In 2008, we welcomed our very first African American President for the United States. On January 20, 2009, President Obama took oath of running the office for the next four years. Barack Obama’s inauguration set a record attendance for any events that has taken place in Washington, DC because people were witnessing history in the making. Attending the inauguration to watch the first African American President has never been done before and this is something for those who have attended could share for years to come.

There was a time when people couldn’t even imagine of such an event taking place in the US. 1619 marked the first year for Africans arriving to Virginia as slaves. Slavery would then last for the next 244 years until former President Abraham Lincoln signed the Emancipation Proclamation to end it. Since then, discrimination has been a part of our lives. Black and whites weren’t allowed to sit together, walk together, date one another or even work together. Throughout these events, there were a few strong leaders to help end discrimination and build the African American Civil Rights Movement. (Brunner, African-American History Timeline, 2012)

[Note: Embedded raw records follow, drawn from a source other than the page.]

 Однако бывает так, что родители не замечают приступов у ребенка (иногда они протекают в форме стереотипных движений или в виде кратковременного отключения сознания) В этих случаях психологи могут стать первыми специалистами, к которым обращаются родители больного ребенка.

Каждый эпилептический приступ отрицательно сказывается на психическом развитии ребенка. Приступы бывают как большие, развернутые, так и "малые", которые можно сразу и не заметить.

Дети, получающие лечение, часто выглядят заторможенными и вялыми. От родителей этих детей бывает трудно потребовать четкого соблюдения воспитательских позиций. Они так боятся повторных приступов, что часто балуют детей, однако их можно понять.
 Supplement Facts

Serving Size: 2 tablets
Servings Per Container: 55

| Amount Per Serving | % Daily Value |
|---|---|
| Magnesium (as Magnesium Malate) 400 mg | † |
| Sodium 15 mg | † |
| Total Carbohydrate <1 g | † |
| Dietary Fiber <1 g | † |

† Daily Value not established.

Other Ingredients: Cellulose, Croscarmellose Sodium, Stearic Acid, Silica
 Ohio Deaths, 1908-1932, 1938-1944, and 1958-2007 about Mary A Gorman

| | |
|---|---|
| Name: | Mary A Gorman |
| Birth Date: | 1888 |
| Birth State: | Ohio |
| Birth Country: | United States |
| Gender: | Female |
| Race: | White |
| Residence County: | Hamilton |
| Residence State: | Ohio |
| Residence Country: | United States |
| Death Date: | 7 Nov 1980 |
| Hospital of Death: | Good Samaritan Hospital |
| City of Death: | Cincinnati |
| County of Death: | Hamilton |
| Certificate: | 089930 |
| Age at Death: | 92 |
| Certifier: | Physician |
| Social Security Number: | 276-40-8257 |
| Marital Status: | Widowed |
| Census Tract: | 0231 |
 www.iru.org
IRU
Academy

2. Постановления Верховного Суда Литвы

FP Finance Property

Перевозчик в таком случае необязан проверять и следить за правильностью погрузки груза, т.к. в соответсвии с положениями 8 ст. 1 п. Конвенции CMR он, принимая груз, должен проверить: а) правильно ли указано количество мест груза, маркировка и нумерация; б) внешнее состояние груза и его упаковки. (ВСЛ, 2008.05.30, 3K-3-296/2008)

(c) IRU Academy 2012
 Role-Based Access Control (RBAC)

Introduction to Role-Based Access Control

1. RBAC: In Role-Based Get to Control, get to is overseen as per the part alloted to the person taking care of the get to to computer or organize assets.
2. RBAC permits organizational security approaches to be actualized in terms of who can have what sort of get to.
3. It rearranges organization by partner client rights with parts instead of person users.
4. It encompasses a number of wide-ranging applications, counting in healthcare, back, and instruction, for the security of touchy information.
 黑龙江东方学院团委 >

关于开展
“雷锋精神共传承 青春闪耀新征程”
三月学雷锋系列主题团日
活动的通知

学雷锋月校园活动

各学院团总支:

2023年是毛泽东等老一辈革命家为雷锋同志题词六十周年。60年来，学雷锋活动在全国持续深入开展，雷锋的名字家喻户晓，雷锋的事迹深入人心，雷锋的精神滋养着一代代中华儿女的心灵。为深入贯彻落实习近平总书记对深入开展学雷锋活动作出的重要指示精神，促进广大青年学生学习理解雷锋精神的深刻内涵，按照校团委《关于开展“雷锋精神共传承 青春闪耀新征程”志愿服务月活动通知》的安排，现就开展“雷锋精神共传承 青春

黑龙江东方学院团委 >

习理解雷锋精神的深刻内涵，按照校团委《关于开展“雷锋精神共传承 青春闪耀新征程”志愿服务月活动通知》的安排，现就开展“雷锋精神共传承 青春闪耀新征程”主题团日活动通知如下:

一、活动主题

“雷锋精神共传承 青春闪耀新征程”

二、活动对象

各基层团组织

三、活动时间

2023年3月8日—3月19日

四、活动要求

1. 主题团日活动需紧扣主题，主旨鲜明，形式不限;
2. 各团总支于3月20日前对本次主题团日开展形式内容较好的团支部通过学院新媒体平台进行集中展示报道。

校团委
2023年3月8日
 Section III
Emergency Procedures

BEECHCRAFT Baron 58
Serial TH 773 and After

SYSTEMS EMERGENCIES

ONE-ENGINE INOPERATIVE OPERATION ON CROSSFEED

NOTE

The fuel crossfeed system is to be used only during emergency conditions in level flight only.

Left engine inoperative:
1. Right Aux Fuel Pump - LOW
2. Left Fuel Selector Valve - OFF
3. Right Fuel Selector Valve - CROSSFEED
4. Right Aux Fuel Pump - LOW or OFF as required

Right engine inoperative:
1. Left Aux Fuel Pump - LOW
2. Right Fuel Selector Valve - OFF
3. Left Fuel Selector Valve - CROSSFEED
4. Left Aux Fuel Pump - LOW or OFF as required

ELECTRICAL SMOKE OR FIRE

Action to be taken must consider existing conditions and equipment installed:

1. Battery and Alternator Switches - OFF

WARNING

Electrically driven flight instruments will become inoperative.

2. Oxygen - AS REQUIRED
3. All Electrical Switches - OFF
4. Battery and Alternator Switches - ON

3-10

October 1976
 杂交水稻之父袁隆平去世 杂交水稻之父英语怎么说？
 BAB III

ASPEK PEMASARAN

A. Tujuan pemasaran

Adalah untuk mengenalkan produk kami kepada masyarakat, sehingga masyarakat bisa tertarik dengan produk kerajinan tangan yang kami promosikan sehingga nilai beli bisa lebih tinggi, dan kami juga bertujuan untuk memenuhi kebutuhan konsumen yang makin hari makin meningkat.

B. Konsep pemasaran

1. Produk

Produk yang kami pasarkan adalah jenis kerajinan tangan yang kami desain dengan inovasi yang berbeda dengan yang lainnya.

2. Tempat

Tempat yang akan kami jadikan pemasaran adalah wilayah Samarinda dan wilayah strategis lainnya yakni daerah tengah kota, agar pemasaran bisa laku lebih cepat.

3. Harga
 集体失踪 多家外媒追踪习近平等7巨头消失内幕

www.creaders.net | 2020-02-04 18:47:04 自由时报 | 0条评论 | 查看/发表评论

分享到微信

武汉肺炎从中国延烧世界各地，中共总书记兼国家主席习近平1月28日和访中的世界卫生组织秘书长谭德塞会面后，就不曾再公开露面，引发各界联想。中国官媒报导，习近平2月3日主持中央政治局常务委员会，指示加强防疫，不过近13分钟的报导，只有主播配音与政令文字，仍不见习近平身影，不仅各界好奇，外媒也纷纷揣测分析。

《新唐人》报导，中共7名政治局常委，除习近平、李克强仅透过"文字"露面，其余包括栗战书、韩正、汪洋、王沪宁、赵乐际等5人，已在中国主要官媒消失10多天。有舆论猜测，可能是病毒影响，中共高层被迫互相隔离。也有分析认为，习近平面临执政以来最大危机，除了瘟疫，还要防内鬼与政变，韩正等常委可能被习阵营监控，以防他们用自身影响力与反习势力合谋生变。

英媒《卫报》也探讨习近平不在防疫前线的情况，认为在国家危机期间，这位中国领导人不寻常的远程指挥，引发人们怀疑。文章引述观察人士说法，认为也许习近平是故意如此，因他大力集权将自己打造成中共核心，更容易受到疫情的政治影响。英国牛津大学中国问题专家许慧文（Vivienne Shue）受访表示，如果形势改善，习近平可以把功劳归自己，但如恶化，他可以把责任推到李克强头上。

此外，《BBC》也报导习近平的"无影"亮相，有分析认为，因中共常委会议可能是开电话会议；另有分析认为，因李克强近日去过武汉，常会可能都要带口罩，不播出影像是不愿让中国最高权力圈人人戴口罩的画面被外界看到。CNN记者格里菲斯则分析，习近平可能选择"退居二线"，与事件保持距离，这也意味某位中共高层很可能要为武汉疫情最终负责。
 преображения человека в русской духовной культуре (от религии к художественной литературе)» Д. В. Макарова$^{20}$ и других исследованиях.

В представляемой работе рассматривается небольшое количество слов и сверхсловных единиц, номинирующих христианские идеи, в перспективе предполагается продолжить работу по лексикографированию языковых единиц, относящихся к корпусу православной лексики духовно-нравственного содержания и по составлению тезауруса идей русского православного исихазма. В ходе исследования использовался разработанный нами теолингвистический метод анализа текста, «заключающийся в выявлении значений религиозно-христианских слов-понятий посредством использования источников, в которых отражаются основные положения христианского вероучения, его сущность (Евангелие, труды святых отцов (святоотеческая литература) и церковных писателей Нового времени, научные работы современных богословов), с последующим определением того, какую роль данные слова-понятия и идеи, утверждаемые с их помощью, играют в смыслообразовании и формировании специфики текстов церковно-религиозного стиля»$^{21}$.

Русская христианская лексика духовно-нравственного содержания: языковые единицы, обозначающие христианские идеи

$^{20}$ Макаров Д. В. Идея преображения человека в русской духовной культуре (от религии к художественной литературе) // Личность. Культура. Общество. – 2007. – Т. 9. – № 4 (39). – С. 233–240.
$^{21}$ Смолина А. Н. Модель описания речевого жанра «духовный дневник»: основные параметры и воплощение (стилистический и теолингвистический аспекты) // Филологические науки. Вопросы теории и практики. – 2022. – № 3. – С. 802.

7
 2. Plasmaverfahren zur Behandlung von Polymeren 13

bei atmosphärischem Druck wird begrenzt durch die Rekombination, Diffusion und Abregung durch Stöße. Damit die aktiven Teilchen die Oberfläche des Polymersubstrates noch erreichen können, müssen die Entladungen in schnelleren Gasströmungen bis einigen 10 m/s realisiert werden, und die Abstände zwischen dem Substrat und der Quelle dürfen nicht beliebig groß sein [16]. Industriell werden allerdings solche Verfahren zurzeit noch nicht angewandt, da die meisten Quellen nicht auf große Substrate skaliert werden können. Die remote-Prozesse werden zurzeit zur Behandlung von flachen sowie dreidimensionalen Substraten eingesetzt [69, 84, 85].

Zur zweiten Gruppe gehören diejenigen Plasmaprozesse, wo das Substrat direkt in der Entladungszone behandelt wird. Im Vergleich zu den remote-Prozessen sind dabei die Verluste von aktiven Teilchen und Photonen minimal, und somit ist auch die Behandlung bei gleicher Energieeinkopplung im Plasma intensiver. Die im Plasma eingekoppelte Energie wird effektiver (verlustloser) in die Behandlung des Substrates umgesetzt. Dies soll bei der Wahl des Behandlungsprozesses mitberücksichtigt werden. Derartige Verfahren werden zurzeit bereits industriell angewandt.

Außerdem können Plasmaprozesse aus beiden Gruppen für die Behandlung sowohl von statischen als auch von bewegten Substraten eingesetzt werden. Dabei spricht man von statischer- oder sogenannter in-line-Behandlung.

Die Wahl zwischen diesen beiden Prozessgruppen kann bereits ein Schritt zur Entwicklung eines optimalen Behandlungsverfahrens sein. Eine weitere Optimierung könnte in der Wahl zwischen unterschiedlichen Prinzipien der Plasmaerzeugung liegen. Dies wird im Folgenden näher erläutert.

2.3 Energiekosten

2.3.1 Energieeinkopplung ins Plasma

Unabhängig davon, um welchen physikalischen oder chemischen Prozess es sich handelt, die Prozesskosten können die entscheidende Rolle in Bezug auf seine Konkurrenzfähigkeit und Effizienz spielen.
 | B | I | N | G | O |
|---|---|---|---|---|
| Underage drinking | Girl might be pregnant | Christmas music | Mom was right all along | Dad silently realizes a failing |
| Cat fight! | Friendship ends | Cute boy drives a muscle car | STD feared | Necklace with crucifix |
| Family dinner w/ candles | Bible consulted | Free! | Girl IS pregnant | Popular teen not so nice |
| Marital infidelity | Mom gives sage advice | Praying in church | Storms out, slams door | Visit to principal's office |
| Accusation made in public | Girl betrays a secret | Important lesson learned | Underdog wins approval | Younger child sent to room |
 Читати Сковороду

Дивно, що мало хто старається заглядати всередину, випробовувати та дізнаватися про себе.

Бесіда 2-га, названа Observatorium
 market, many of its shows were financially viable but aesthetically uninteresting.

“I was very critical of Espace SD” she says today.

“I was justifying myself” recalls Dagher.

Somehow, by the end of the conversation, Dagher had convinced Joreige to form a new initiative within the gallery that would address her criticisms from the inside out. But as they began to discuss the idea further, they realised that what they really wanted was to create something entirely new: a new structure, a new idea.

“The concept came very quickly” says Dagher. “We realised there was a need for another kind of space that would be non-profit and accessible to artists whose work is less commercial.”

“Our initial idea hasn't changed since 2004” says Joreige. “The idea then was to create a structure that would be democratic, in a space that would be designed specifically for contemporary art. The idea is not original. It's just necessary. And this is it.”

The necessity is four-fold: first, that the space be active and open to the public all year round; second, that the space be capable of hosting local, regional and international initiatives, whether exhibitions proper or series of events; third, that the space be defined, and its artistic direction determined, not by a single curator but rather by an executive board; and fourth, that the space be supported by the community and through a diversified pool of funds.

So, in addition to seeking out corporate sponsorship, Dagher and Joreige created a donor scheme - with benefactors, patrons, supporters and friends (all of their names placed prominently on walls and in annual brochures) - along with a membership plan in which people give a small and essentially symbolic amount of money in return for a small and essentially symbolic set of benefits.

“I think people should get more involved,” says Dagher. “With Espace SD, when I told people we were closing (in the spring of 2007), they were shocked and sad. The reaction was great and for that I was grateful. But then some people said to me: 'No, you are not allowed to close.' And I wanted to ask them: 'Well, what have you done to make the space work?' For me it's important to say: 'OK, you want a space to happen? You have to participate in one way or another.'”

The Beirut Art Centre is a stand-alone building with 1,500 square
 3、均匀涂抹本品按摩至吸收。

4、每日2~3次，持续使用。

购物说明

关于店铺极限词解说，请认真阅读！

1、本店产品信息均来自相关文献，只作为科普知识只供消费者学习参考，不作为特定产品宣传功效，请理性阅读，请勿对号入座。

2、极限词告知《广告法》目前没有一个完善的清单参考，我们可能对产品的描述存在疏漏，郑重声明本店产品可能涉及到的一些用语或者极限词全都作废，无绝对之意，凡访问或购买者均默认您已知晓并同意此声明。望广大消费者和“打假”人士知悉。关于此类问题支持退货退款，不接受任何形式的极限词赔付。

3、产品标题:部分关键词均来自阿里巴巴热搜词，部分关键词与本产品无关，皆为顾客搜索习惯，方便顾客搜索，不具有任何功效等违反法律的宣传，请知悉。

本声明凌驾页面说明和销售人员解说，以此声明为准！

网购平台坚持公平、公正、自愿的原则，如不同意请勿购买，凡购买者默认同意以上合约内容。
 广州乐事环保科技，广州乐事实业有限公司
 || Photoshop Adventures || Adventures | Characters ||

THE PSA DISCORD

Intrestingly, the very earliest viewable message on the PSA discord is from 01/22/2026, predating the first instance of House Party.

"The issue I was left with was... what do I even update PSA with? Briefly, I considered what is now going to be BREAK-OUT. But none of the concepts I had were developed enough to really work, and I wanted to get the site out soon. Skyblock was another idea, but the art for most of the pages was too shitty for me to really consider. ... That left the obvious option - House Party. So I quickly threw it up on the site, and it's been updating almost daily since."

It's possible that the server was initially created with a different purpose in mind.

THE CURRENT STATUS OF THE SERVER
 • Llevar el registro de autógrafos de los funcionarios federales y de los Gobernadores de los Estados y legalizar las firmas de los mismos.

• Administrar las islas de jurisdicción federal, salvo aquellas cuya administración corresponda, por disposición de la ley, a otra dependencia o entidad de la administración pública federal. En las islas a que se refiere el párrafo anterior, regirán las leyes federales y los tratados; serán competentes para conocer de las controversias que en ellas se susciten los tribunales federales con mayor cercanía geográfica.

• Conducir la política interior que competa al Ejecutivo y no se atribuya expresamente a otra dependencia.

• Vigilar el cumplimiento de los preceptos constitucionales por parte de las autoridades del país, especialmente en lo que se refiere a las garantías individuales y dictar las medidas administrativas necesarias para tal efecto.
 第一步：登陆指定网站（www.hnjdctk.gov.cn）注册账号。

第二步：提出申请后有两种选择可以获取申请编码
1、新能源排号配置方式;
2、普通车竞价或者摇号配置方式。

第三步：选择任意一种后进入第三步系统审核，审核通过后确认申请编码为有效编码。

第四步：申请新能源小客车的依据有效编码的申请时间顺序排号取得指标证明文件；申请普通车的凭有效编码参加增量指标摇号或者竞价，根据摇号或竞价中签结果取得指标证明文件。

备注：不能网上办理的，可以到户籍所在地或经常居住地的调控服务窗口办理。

Harriet Tubman (1849), Abraham Lincoln (1863), W.E.B. Dubois (1905), Jackie Robinson (1947), Rosa Parks (1955) and Dr. Martin Luther King (1963) are just some of the political leaders to start the Civil Right Movement. They were the ones who fought for what was right, they were the ones who put their lives on the line for justice and they’re the ones who till this day, are respected. African Americans were treated like trash! The black women would be forced to have sex with the white man and if she was pregnant with his child then she would have to abort it. The black children were not allowed to go to school because he/she had to work on the field. The men were whipped for absolutely no reason; it was just a way for the Caucasians to show whose boss.